* Text excerpt:
* * * * * * *
Author: Petr Bruza, David J. Gladstone, Lesley A Jarvis, Natasha Mulenga, Kevin J. Willy 👨🔬
Affiliation: Thayer School of Engineering, Dartmouth College, Dartmouth Cancer Center 🌍
Purpose: The goal of this work was to use Cherenkov emission imaging to verify patient position, accessory block positioning and dose delivery in Total Skin Electron Therapy (TSET).
Methods: A gated, intensified CMOS camera was used to image Cherenkov emission from 3 patients receiving either 12 or 16 fractions of TSET using the Stanford 6-field technique with 6MeV electron beams. Dose measurements were obtained using a diode positioned at each patient's umbilicus or thermoluminescent dosimeters (TLDs) placed on various locations on patients: forearm, chest, umbilicus, and thigh. Cumulative Cherenkov intensity was measured in consistent regions of interest near the dosimeter placements, with measurements collected for left anterior oblique (LAO), right anterior oblique (RAO), and anterior-posterior (AP) positions. The correlation between Cherenkov intensity and dose was analyzed for each patient position.
* * * * * * *
* Brief A: Reproduce the passage of the Cherenkov imaging abstract starting at "Author: Petr Bruza, David" and ending at "Electron Therapy (TSET).".
* Brief B: Carry on writing the Cherenkov imaging abstract, beginning right after its final sentence.

* Supplied information:
* * * * * * *
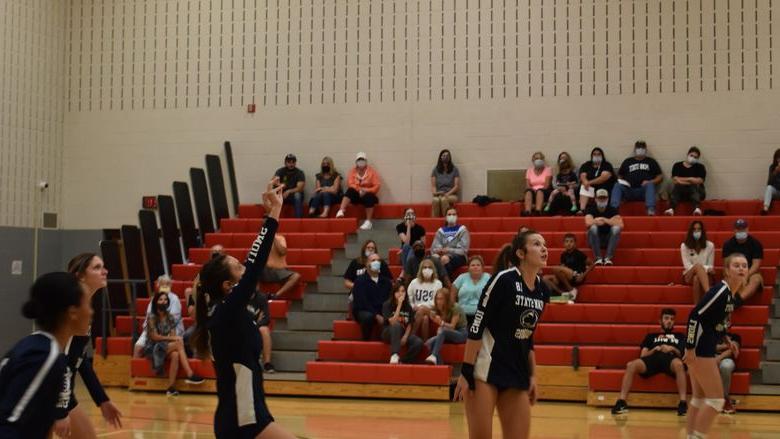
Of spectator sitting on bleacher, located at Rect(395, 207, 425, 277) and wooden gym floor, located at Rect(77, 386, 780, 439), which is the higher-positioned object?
spectator sitting on bleacher, located at Rect(395, 207, 425, 277)

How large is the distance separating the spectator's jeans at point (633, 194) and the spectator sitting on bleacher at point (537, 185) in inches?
46.3

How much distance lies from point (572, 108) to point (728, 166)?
2.94m

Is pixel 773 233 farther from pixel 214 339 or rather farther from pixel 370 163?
pixel 214 339

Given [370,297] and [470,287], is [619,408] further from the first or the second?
[370,297]

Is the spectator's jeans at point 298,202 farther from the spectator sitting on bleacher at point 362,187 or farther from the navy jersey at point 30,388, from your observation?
the navy jersey at point 30,388

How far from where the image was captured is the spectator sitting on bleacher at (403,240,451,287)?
13961 mm

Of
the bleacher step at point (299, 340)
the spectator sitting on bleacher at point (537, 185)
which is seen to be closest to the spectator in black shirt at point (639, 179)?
the spectator sitting on bleacher at point (537, 185)

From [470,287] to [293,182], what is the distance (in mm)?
5507

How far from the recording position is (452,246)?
594 inches

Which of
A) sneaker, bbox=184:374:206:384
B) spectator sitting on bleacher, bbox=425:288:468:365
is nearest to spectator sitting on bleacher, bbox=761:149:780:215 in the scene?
spectator sitting on bleacher, bbox=425:288:468:365

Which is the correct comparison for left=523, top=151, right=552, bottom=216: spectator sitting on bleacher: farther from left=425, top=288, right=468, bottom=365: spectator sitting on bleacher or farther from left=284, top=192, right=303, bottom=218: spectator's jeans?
left=284, top=192, right=303, bottom=218: spectator's jeans

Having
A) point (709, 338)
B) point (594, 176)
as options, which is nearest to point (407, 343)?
point (594, 176)

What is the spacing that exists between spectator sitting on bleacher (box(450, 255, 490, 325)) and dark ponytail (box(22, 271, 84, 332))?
10.1 meters

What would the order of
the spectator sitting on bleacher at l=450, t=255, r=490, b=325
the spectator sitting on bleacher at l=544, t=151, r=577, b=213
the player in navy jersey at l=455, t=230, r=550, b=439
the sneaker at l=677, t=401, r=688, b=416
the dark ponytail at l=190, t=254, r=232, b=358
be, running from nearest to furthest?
the dark ponytail at l=190, t=254, r=232, b=358 < the player in navy jersey at l=455, t=230, r=550, b=439 < the sneaker at l=677, t=401, r=688, b=416 < the spectator sitting on bleacher at l=450, t=255, r=490, b=325 < the spectator sitting on bleacher at l=544, t=151, r=577, b=213
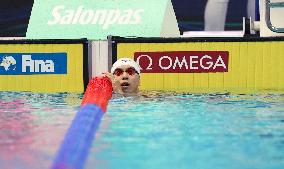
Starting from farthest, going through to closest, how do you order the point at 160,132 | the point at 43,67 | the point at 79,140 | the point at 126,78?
the point at 43,67, the point at 126,78, the point at 160,132, the point at 79,140

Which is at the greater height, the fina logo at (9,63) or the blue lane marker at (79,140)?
the fina logo at (9,63)

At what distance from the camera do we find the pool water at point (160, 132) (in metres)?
3.09

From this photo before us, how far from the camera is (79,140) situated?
3.40m

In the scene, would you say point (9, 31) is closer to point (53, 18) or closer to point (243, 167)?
point (53, 18)

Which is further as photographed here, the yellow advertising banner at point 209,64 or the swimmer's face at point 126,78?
the yellow advertising banner at point 209,64

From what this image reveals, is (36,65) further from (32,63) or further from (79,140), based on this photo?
(79,140)

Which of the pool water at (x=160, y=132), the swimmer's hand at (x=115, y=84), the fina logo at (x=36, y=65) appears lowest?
the pool water at (x=160, y=132)

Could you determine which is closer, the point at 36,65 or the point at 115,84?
the point at 115,84

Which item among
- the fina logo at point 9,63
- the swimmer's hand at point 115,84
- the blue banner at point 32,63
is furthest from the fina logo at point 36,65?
the swimmer's hand at point 115,84

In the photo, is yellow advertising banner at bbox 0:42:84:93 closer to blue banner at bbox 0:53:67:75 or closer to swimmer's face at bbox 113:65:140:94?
blue banner at bbox 0:53:67:75

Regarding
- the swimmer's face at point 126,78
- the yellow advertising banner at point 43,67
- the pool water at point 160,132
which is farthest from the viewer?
the yellow advertising banner at point 43,67

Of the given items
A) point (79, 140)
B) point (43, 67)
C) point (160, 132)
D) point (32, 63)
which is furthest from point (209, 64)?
point (79, 140)

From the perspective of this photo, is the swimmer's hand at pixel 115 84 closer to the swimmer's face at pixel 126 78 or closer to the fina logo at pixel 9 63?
the swimmer's face at pixel 126 78

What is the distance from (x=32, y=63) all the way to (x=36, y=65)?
62mm
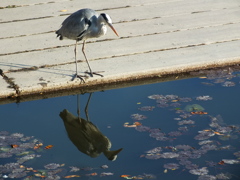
* * * * * * *
* Response area A:
Author: Petr Bruza, David J. Gladstone, Lesley A Jarvis, Natasha Mulenga, Kevin J. Willy 👨🔬
Affiliation: Thayer School of Engineering, Dartmouth College, Dartmouth Cancer Center 🌍
Purpose: The goal of this work was to use Cherenkov emission imaging to verify patient position, accessory block positioning and dose delivery in Total Skin Electron Therapy (TSET).

* Response area B:
Results: Cherenkov imaging identified non-ideal block positioning in one patient during 2 of their 12 treatment days (16.7%), leading to inadequate facial shielding that was subsequently corrected. Dose measurements at the umbilicus for each position varied by approximately 50-55% between patients with ranges from 27-42 cGy for oblique positions and 40-60 cGy for the anterior position, primarily due to variations in patient positioning within the beam. Dose variations were observed across different body areas (e.g., 40 cGy for arm vs. 60 cGy for chest), attributable to the inherent lack of field homogeneity and patient positioning variations. The relationship between Cherenkov intensity and measured dose showed variation between patients and across different body locations, with anatomical location appearing to be the more dominant factor. Arms consistently showed lower doses than thighs, but similar intensity, likely due to differences in optical properties between anatomical locations.
Conclusion: Cherenkov intensity correlated with variation in dose delivered to individual patients. Treatment consistency may therefore be verified through routine monitoring of Cherenkov image intensity.